Dirigido por Denis Villeneuve, o Sicario de 2015, era um filme que funcionava muito bem. Os personagens eram sólidos, as atuações acompanhavam o ritmo da narrativa e Roger Deakins, como sempre, roubava o filme. E o personagem de Benicio Del Toro, era um dos mais interessantes. Essa continuação, nada bem-vinda, busca dar continuidade a trama de vingança de Alejandro (Benicio), acompanhada de Matt Graver (Josh Brolin). A história é difícil de explicar, pois nem mesmo o diretor sabe como contá-la. Começa com terrorismo, passa pra vingança, que torna a ser sobre os cartéis, depois muda de novo, e assim vai. Mas em suma, é a continuação da vingança do Alejandro.

Como ponto de partida, eles descaracterizam o personagem, cria um modelo mais agressivo, mais ativo, para tentar acompanhar o conceito do filme, que agora possui um gênero muito bem definido, ação, barata. A letalidade da personalidade que havia sido criado no primeiro, era exatamente pelo fato de não compreendermos sua motivação e sua função. O que não acontece aqui, pois, já temos ideia de tudo isso. Ao vermos, seu personagem fazer parte de um assalto mal planejado, executando um homem, descarregando um pente nele, pensamos: “Quem é esse novo personagem?”. Nada tem haver com a proposta inicial.
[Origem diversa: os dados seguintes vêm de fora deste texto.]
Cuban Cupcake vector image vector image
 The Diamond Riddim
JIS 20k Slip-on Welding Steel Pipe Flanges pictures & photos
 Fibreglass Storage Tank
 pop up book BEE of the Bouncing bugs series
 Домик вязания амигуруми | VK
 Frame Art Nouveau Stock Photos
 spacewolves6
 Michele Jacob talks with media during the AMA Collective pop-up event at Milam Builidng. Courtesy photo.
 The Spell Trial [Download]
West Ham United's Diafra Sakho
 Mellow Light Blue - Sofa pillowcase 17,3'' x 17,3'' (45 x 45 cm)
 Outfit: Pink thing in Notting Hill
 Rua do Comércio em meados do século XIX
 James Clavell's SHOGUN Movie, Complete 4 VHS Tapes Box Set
Deixando o saudosismo de lado, a direção é do Stefano Sollima, que já foi assistente de direção do Villeneuve, e possui uma carreira, como diretor, no mínimo, ruim. Ele tomba o longa, para a ação frenética, compreendendo que há um potencial para tal. De fato há, o problema é quando a fórmula que se usa, é aquele velho modelo de cartéis, onde vemos uma ação desenfreada por dois minutos, com uma quantidade bizarra de execuções em pouco tempo, seguida de pequenos assaltos. Essa trama de “Special Ops”, já desgastou.
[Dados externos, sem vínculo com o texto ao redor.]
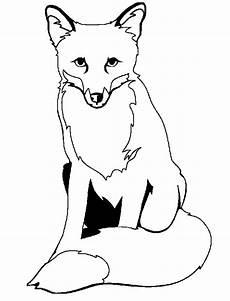 Ausmalbild Hase Und Fuchs Ausmalbilder Biber Berry Eule Fuchs Und Viele Tiere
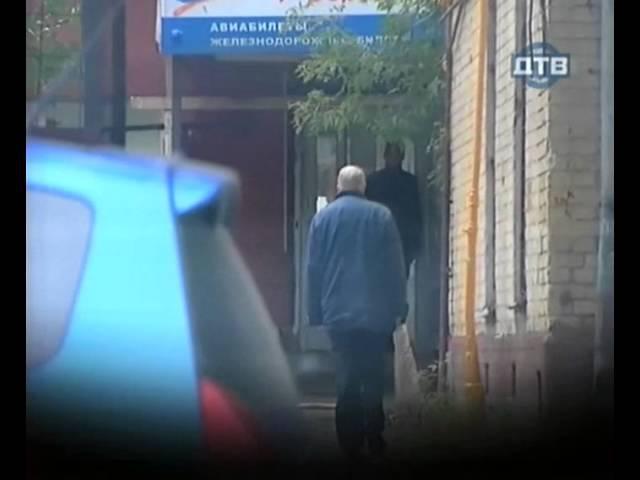 Брачное чтиво - 1 сезон, 24 серия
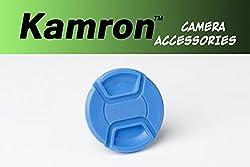 Kamron Lens Cap 52mm Blue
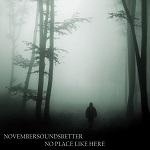 Novembersoundsbetter: No Place Like Here
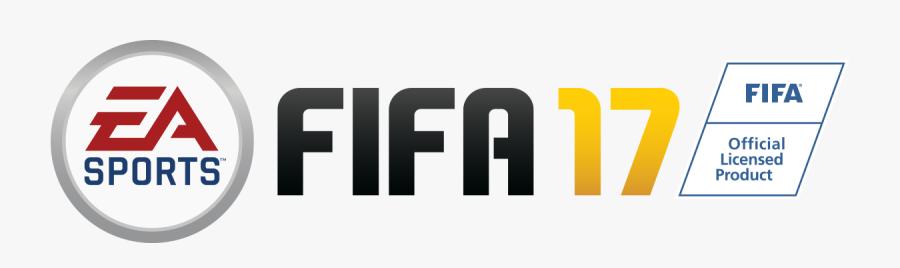 Fifa 15 Clipart.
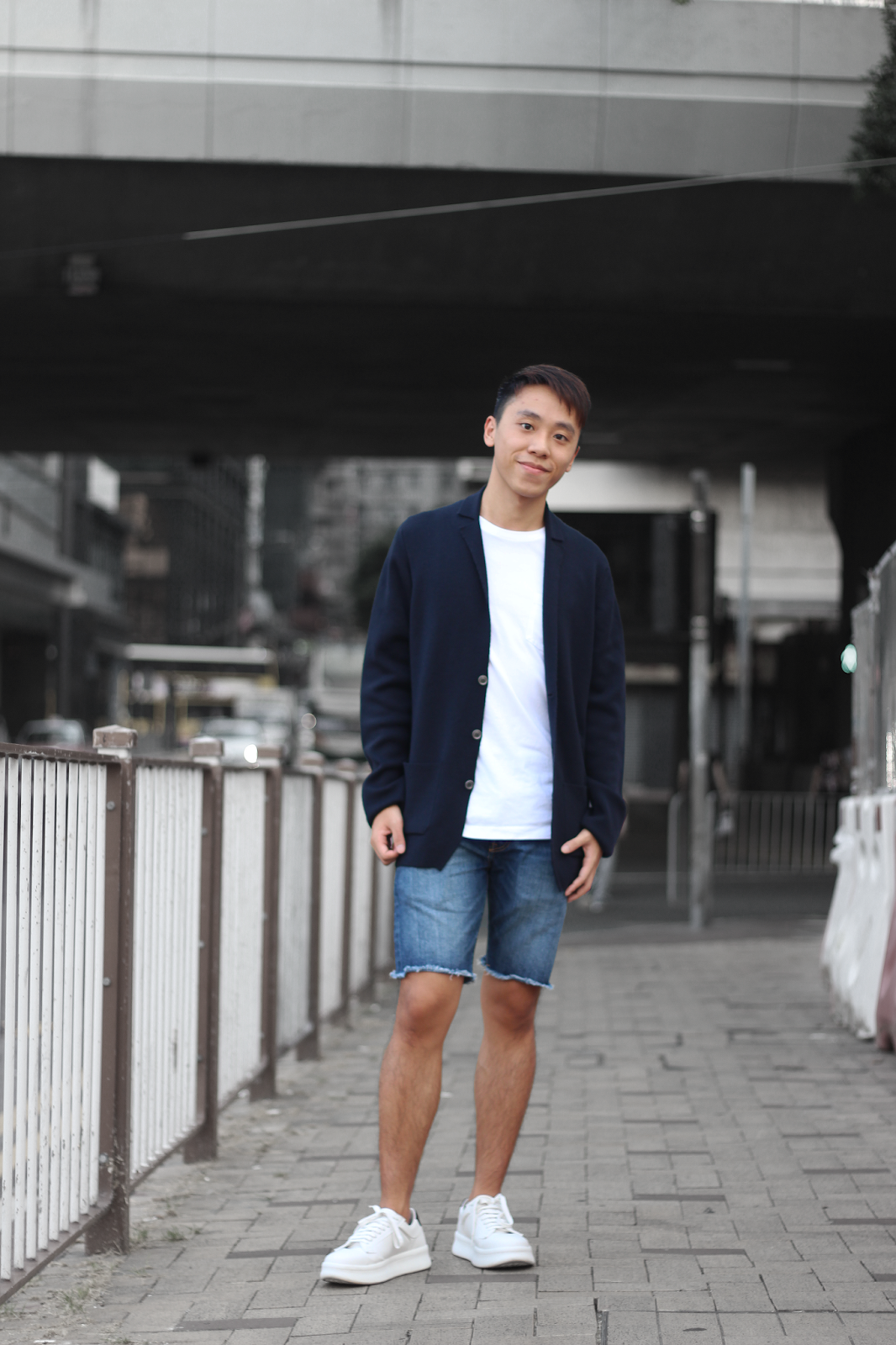 Smart Casual Look For Fall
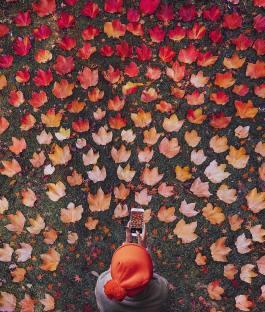 Fotografia di Kristina Makeeva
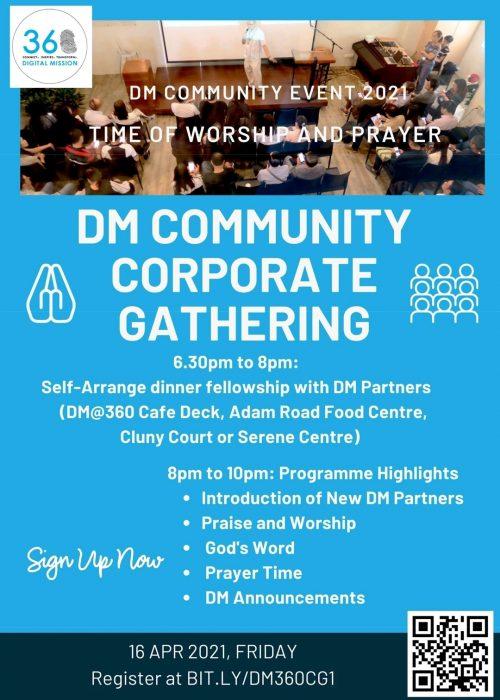 Community Corporate Gathering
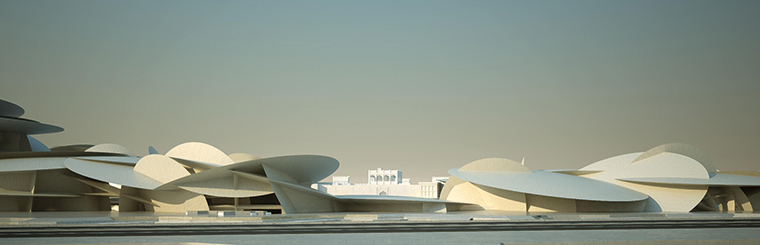 National Museum of Qatar, Doha, render © Ateliers JeanNouvel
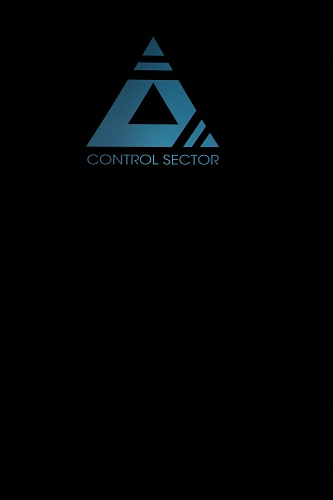 Control Sector SS16 001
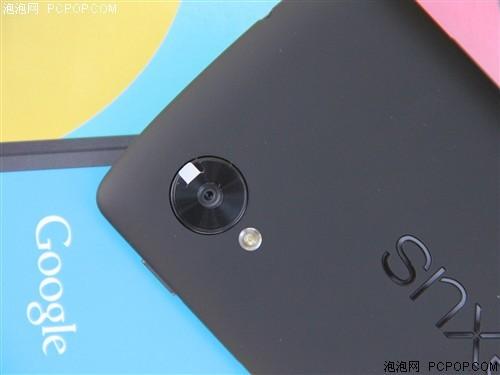 谷歌Nexus 5 联通3G手机(黑色)WCDMA/GSM港版手机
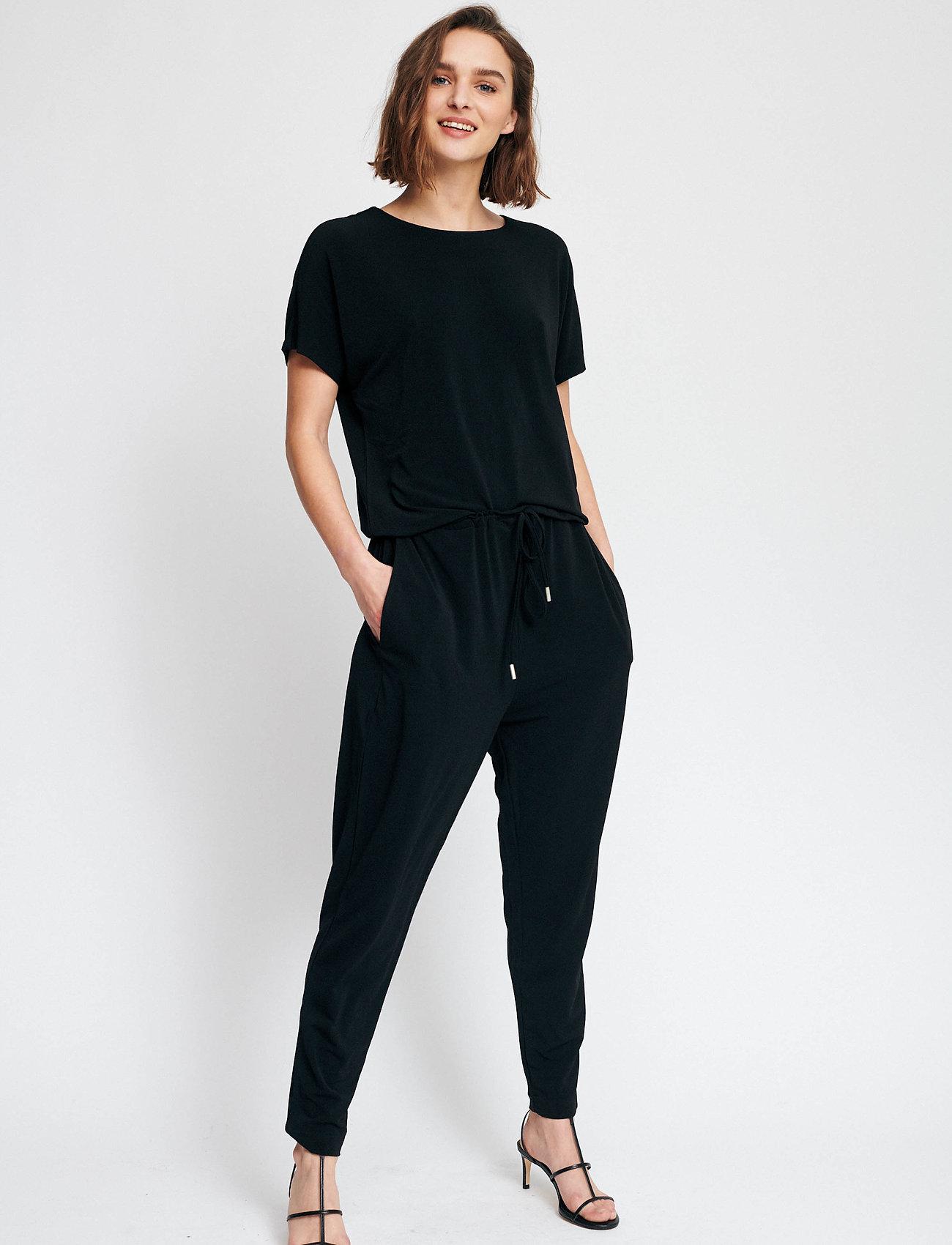 InWear - Siri Jumpsuit - jumpsuits - black - 0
“Não sabemos em quem confiar” É um dos conceitos mais batidos do cinema de gênero. E este longa abusa dele. E agora, temos o clichê mais irritante dos últimos anos do cinema contemporâneo, um homem brutamontes que se vê obrigado a proteger uma criança. Sim, isso já funcionou e rendeu grandes histórias, Leon, O profissional, do Besson é uma delas, The Last of Us, falando um pouco de videogame, também. Porém, se isso é usado como recurso de humanização de personagem, sem nem mesmo uma proposta de linguagem cinematográfica que complementa a ideia, vemos o seguinte resultado: um atraso no ritmo da narrativa, para justificar alguma ação futura proporcionada por algum motivo idiota. O que neste caso, é uma franquia em andamento. Sim, vai ter mais um filme.
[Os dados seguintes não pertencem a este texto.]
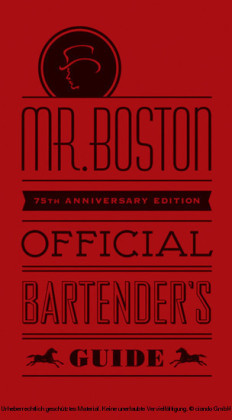 Mr. Boston Official Bartender's Guide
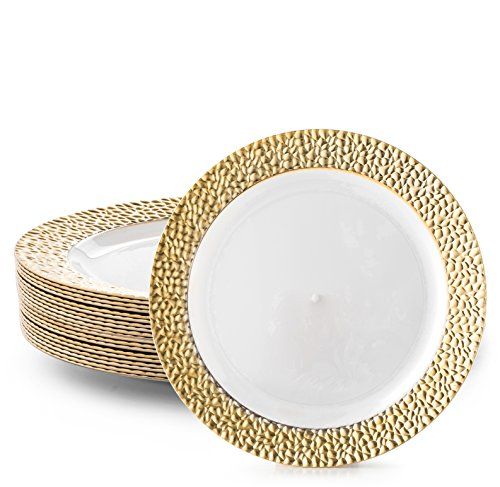 DAZZLE PLASTIC PARTY DISPOSABLE PLATES | 7.5 Inch Hard Round Wedding Appetizer Plates | White with  sc 1 st  Walmart & DAZZLE PLASTIC PARTY DISPOSABLE PLATES | 7.5 Inch Hard Round Wedding ...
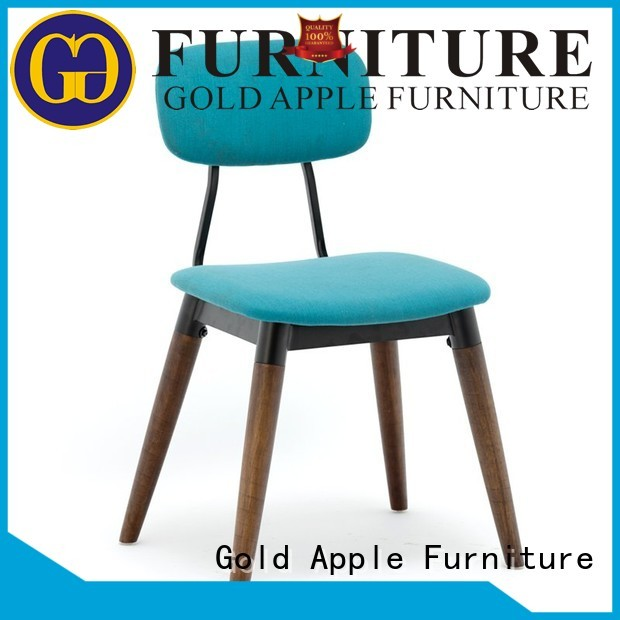 Gold Apple Brand sales veneer metal dining chairs with arms electroplated supplier
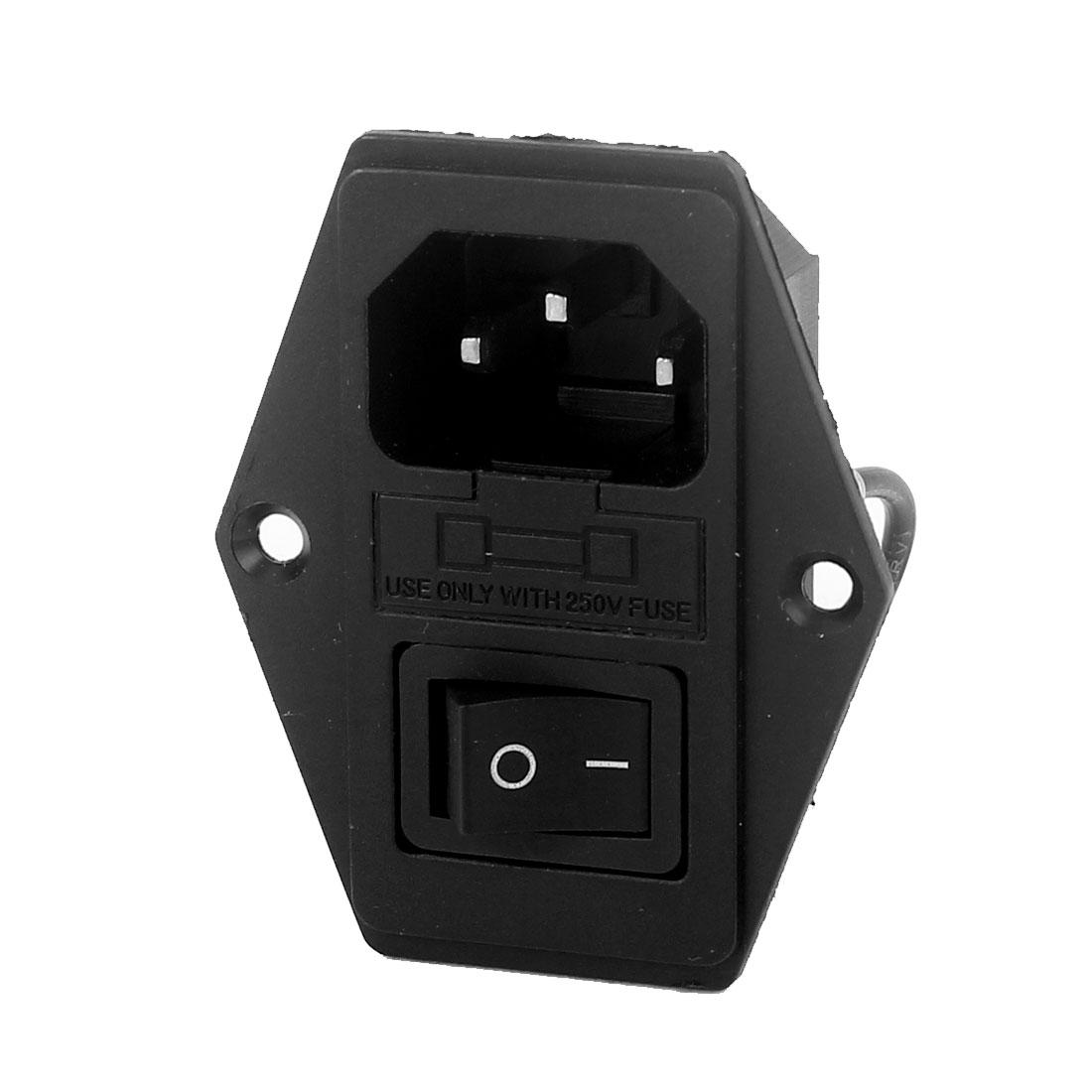 AC 250V 10A SPDT IEC320 C14 Rocker Boat Switch Fuse Power Inlet Socket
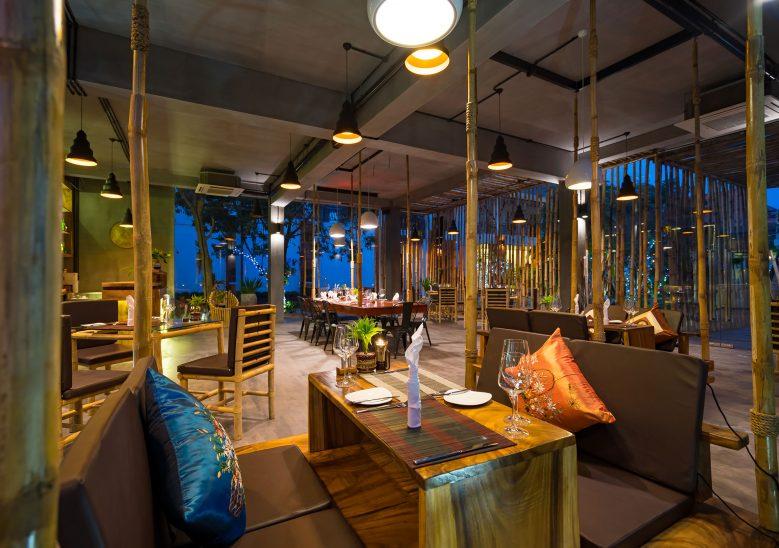 Restaurant 08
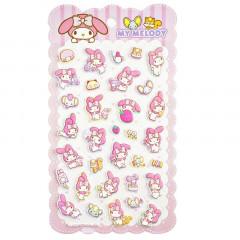 Sanrio Bubble Sticker - My Melody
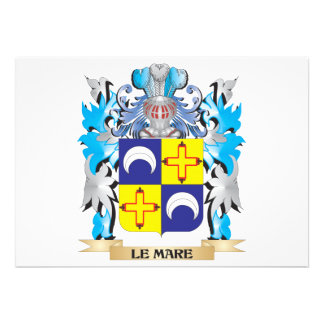 Le-Mare Coat of Arms - Family Crest Personalized Announcement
E quando vemos uma trama paralela correndo à principal, sem nenhuma ligação coerente, já compreendemos o que virá a seguir. Pois David Castaneda, que interpreta Hector, possui um tempo parcialmente grande de tela, sem justificativa aparente. E quando a junção destas histórias paralelas está para acontecer, podemos ver que o desastre era ainda maior. O moralismo reina neste momento, vemos um tratamento de Western no roteiro “Um homem deve fazer aquilo que um homem deve fazer”. A condição que a frase foi imposta no cinema, é digna de discussões, mas usá-la como máxima, para justificar o personagem de Hectore a atitudes de outros personagens, não.

Antes contávamos com Deakins, para alegrar nossos olhos, agora contamos com Dariusz Wolski, que não é ruim, mas não possui nenhuma presença. E a trilha sonora, feita por Hildur Guonadóttir, é simplificada a praticamente um tema só, um longo ronco de dinossauro. Se a equipe não consegue se estruturar para criar uma obra que se sustente, esperamos isso de Benicio e Josh, porém, não há exatamente com o que se trabalhar aqui. As construções feitas por eles anteriormente, não se sustentam pelo roteiro perdido. Então eles são obrigados a refazerem os personagens, mas como o que os sustenta é extremamente frágil, eles acabam caindo nas armadilhas criadas pelo próprio projeto.

“Sicario: O dia do Soldado” é uma continuação que ninguém queria, de um bom filme que possuía um final bastante redondo. É um filme de assalto tolo e sem propósito. Pelo menos poderia ter alguma estilização, como o “Um dia para Sobreviver”, mas é medíocre até mesmo em ser medíocre.